Bu pahabiçilmez çaba 4 ana koldan inşa edildi. Şaman Jazz sayımız için çalışırken kendiliğindenlik bu mutmain bütünlüğe taşındı. Öncelikle söylemek gerekir ki çalışmanın ana başlığı gayet amacı ortaya koyuyor, tarihin en büyük gerçeklerinin belki de en büyüğü: “islamlaştırılmış Türklük ve sufileştirilmiş Şamanizm”.
İçeriğimize -gene de- kısa bir yazıyla göz atalım: çalışmamız büyük insan Hoppal’ın Vilmos Diószegi kaydettiği Karagasça şaman şarkıları bahsi ile edimsel olarak ŞAMAN ŞARKILARI bahsiyle bizi muazzam bir yolculuğa çıkartıyor; ki bu yol: Lapp’lerden eski Nors’lardan, Moğol Buryatlaradan Tuva şamanlarına, Yakut/Koryaklardan Nenetslere değin uzanırken, şaman’ın tüm oluşumunu ve önemlisi erginleme sürecini tüm müzikal malzeme ve enstrümanların kullanımına değin detaylandırarak ayinlerde kullanılan metinlerle birlikte önümüze koyarken Altay dağlarından Peru’ya değin uzanıyor ve resimlerle destekliyor.
“Türkiye’de Şamanizm” bahsinde ise Zorcone yetkin bir biçimde bize 7.yy’da başlayan arap istilaları ve soykırımları neticinde Kadim Bozkır’dan sökülerek alınan ve islam modifikasyonuna entegre edilen Orta asya panteonunun unsurlarını ve onların arap istilalarından sonra anadolulaşarak dönüştükleri şeyin ne olduğunu anlatırken dinler tarihinin nasıl hırsızlığın da tarihi olduğunu nefis bir şekilde ortaya koyuyor. Şamanizm arap istilalarından sonra uzamsalda ikinci uzun süreli tokadını osmanlılaştırılmış islam ile yer -aslında bu islamın da yediği tokattır))).
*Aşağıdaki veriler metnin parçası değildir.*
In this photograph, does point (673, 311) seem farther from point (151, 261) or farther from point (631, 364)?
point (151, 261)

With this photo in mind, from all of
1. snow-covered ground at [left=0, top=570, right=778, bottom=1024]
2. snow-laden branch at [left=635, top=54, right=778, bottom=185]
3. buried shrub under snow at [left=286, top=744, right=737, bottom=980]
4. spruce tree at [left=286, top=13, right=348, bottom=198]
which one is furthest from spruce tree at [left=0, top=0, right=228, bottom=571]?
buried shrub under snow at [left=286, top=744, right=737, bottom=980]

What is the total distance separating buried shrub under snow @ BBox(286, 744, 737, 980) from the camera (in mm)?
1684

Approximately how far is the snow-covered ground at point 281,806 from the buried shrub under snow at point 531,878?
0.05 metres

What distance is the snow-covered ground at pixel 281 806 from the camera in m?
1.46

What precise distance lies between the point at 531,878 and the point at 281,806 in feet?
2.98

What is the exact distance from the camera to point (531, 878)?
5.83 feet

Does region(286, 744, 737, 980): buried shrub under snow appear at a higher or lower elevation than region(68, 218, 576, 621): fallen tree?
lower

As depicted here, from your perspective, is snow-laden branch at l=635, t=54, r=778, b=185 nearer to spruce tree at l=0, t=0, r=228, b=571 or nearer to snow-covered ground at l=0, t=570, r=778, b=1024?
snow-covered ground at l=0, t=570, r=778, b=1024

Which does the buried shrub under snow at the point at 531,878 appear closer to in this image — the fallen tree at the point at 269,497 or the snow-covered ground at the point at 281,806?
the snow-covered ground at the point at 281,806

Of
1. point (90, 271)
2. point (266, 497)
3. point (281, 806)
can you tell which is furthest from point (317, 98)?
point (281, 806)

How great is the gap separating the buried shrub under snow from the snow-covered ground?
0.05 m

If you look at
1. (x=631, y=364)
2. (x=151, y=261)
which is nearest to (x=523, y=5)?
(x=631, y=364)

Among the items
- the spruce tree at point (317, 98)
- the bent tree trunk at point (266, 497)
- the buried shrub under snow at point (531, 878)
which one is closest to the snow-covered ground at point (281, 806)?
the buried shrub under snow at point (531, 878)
Bir taraftan da arap şeriatının arapyarımadası haricindeki türki coğrafyalarda vasatlaşmasını, kolaylaşmasını, kaypaklaşmasını, dönüşmesini, değişmesini sağlar, sözde kabul edilen islamın kaçış çizgisi olarak şamanizm! Zorcone metni boyunca: Türkmenistan, Azerbaycan ve Türkiye batı kısmındaki âşık figüründe bulunan şamanik öğeleri inceler. Bir tedavi uzmanı olan (‘cindar’ da denen) ve ruhlarla pazarlık ederek hastaları iyileştiren, Türkiye’deki genel geleneksel şifacı olgusunu ele alır. Ocaklı adlı şifacı sınıfının oynadığı özel role (Anadolu’da gözlemlenebilen ikinci şamanik öğe kategorisine) vurgu yapar. Anadolulu şifacıların uyguladığı bazı şifa ritüelleri, Orta Asya ritüelleriyle karşılaştırarak çalışmasını noktalar.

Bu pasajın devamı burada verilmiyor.